Correct? Some don’t mind that and choose the ping for the screen. Depends on your priority needs. Both are great pumps. Whichever you get, you will like. I am not pushing either direction.

Using that much insulin, I would go with the larger Minimed. With Animas you would not have enough insulin for even 2 days, although you will likely use less insulin on a pump than with shots. Learning to carb count instead of a sliding scale would be a good idea so that you can use the pump correctly. Your control would likely improve greatly also, with or without a pump.
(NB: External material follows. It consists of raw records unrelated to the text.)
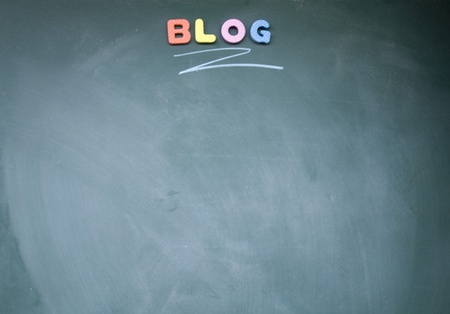 blog title written with chalk on blackboardの写真素材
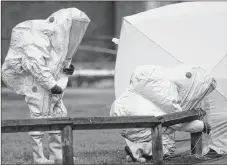  ?? AP PHOTO ?? Personnel in hazmat suits work to secure a tent covering a bench in the Maltings shopping centre in Salisbury, England on Thursday March 8, 2018, where former Russian double agent Sergei Skripal and his daughter Yulia were found critically ill by...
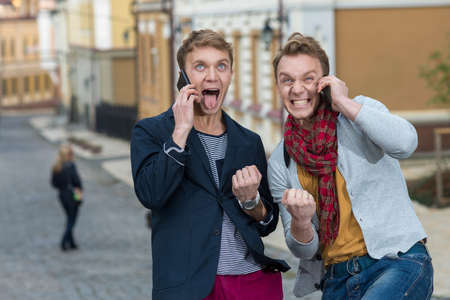 Cheerful day of twin brothers. Two stylish and handsome adult twin brothers are talking on cell...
For what it’s worth, I’ve been very happy with Minimed, including with both their pump and their customer service. I use the Revel and agree with what others are saying about wanting to make sure you get one that can hold enough insulin for a few days (I use the 1.8 ml reservoirs, but I know many take more insulin than I do and require the 3 ml ones). I did consider the Animas but it was larger than the Revel and I really wanted to be able to hide my pump as much as possible under my clothes. I’m a very petite female and it can actually be pretty hard to do sometimes. I’ve gotta get creative. I will say the Animas screen looks nice, but I’ve also heard from a lot of people that it scratches easily.

One thing I’ve loved about the Revel is that it is DURABLE. Compared to people I’ve talked with who have the Animas Ping, the Revel actually seems a bit more durable.